Task requirements:
1. Reproduce the passage on the phrase "consider your ways" in Haggai in full, word for word.
2. Arrange the stretch of the records from the line containing "Which one out of" through the end of the records as a JSON list of strings, one string per line and no blank lines. Give only that list.

The Hebrew phrase translated “consider your ways” (Haggai 1:5,7) or siym (seem) lebab (lay – bawb´) derek (deh´- rek) means to place or put something on one’s heart about his behavior (7760/3824/1870). The way we might think of this today is to feel convicted about our sins or being led by God’s spirit to repent. The people that lived before Jesus could not be born again, but there was a process for them to receive God’s blessing. God wanted his people to take some time to reflect on their behavior and see that what they were doing wasn’t getting them anywhere. He pointed out to them that they were expending a lot of energy trying to sustain themselves and were still struggling financially (Haggai 1:7). In order for them to be blessed, God’s people had to listen to him and obey his commandments. After hearing Haggai’s message, it says the people “obeyed the voice of the LORD their God…and the people did fear before the LORD” (Haggai 1:12). In other words, the peoples’ relationship with the LORD was restored.

Entries taken from a collection
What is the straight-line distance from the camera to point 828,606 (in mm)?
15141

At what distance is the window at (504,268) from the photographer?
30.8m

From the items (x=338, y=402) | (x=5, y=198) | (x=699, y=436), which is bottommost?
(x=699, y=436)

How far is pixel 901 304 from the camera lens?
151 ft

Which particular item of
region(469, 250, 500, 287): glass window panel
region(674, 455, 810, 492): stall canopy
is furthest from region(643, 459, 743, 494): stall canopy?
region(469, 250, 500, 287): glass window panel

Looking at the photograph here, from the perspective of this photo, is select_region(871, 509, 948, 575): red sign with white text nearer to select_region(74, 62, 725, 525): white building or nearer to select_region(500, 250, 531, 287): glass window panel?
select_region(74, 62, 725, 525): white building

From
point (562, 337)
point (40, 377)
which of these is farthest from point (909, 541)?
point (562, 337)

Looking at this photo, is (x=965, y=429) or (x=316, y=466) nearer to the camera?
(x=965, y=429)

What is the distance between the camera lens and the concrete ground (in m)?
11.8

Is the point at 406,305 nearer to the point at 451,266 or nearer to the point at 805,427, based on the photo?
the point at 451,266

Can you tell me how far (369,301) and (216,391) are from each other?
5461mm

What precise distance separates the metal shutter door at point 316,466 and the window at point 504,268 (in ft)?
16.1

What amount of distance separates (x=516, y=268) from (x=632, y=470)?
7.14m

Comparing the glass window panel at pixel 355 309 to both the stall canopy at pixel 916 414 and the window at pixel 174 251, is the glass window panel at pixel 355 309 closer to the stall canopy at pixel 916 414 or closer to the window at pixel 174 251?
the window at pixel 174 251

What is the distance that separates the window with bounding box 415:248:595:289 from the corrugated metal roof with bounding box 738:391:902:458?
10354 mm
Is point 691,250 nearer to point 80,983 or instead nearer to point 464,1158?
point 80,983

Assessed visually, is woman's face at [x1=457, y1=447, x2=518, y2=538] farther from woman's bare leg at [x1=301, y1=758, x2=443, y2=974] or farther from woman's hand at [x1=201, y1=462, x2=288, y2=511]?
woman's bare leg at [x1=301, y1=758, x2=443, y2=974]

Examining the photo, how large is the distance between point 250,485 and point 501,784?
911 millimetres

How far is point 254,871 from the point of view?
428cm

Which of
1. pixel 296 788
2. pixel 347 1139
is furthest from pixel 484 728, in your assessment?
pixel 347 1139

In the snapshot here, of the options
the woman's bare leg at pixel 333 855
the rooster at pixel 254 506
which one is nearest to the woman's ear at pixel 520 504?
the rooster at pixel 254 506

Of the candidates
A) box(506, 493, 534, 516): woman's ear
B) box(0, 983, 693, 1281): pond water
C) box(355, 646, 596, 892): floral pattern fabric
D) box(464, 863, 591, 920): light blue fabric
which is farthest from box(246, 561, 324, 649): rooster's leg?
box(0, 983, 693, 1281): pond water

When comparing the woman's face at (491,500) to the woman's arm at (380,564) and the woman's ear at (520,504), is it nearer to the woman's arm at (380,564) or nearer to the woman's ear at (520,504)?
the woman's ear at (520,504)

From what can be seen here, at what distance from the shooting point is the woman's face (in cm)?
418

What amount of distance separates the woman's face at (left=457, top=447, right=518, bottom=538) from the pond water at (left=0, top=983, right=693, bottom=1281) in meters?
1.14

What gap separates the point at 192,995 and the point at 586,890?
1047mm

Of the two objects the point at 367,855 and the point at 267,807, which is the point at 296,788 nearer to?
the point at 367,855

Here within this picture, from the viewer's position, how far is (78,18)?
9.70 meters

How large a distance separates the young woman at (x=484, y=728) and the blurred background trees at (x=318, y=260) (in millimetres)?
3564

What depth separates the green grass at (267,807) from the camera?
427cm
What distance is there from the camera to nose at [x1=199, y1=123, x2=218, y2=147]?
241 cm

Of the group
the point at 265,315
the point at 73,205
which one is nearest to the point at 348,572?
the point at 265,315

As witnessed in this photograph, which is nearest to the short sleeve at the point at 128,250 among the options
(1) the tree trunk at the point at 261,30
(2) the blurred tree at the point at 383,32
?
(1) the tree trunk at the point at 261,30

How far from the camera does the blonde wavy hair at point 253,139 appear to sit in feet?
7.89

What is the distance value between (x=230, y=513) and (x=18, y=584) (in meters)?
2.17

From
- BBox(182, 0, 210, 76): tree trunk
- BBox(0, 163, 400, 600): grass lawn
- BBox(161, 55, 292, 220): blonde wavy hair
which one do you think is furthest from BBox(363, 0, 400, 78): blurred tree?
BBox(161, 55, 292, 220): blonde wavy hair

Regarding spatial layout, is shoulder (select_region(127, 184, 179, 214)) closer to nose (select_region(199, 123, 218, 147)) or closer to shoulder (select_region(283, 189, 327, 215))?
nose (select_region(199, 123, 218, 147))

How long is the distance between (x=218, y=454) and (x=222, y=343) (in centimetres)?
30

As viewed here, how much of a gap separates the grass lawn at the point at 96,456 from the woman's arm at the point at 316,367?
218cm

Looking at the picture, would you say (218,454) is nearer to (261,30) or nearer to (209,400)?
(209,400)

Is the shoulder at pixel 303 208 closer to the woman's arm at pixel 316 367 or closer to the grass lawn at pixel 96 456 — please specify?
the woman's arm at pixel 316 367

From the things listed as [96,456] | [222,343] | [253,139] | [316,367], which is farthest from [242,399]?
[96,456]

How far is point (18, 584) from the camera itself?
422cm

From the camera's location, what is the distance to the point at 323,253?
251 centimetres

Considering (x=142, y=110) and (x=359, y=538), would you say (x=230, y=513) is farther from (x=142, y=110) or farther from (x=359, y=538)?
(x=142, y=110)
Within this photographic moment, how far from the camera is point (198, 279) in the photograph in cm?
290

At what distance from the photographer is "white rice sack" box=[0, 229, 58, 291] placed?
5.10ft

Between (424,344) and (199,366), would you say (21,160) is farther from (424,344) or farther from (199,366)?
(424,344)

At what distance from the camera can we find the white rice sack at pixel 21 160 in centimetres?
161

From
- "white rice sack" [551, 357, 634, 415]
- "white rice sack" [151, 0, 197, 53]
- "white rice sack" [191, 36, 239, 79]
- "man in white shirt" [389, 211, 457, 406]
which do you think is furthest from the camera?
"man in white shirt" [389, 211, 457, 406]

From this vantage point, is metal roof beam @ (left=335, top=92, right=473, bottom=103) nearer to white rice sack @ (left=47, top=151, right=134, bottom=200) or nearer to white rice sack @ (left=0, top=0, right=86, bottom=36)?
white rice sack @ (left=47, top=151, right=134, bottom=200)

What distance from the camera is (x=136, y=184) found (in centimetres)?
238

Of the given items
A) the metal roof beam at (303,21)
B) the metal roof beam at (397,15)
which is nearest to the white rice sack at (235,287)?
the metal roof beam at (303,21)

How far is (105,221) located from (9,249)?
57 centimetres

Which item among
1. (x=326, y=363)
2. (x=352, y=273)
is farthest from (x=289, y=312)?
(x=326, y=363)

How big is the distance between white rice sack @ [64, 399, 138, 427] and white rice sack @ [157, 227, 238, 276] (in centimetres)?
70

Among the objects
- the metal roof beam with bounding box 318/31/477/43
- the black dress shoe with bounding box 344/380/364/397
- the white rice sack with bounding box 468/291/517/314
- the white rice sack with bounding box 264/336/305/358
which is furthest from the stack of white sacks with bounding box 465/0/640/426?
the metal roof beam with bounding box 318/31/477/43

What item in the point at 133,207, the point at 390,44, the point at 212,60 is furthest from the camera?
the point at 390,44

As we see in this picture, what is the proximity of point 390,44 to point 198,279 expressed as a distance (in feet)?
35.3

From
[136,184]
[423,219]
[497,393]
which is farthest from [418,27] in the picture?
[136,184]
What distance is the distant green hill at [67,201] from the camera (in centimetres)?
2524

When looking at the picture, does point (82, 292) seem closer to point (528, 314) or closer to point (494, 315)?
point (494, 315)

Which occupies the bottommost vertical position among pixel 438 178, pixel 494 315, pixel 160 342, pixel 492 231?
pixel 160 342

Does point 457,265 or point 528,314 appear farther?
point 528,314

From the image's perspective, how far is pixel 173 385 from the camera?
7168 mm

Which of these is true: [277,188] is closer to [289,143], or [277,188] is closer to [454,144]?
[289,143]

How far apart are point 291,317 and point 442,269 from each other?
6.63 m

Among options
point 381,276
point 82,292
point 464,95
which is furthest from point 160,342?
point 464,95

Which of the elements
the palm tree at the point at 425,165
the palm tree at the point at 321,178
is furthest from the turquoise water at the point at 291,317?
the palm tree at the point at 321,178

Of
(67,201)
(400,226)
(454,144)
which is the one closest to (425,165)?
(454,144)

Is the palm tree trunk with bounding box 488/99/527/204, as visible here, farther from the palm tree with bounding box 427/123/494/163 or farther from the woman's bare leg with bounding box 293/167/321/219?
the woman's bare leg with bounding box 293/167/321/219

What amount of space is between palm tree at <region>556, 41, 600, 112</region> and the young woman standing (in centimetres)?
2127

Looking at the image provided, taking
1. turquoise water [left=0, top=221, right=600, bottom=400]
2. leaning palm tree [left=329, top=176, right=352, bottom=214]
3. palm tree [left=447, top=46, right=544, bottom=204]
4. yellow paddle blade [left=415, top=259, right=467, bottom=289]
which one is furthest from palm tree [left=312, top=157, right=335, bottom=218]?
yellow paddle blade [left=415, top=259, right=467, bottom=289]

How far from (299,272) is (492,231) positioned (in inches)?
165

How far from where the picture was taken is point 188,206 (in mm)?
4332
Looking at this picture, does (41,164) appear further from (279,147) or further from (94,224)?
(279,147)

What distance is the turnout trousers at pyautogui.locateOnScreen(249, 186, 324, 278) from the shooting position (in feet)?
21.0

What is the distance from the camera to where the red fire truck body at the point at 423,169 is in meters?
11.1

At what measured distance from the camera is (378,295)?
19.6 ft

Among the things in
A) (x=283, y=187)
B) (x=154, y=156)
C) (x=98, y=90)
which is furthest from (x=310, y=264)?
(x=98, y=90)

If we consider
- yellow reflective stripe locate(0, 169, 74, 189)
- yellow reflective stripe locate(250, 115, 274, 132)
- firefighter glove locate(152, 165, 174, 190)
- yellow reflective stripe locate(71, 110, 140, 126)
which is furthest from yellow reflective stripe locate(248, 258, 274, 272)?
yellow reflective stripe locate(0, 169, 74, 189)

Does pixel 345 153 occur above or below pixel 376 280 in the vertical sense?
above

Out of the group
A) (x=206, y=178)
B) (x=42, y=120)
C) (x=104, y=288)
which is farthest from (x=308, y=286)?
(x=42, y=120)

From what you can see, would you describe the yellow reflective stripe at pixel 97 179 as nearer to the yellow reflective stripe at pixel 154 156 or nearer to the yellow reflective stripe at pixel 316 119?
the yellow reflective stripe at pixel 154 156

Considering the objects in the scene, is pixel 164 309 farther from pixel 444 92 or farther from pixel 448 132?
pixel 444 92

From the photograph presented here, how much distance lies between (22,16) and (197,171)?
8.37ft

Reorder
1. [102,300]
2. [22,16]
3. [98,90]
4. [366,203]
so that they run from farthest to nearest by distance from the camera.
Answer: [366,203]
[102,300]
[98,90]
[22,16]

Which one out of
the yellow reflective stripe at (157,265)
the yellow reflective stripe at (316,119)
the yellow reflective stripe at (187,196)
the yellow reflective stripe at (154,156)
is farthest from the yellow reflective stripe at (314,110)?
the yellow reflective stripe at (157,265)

Solutions to the exercise:
1.
The Hebrew phrase translated “consider your ways” (Haggai 1:5,7) or siym (seem) lebab (lay – bawb´) derek (deh´- rek) means to place or put something on one’s heart about his behavior (7760/3824/1870). The way we might think of this today is to feel convicted about our sins or being led by God’s spirit to repent. The people that lived before Jesus could not be born again, but there was a process for them to receive God’s blessing. God wanted his people to take some time to reflect on their behavior and see that what they were doing wasn’t getting them anywhere. He pointed out to them that they were expending a lot of energy trying to sustain themselves and were still struggling financially (Haggai 1:7). In order for them to be blessed, God’s people had to listen to him and obey his commandments. After hearing Haggai’s message, it says the people “obeyed the voice of the LORD their God…and the people did fear before the LORD” (Haggai 1:12). In other words, the peoples’ relationship with the LORD was restored.

2.
[
  "Which one out of",
  "the yellow reflective stripe at (157,265)",
  "the yellow reflective stripe at (316,119)",
  "the yellow reflective stripe at (187,196)",
  "the yellow reflective stripe at (154,156)",
  "is farthest from the yellow reflective stripe at (314,110)?",
  "the yellow reflective stripe at (157,265)"
]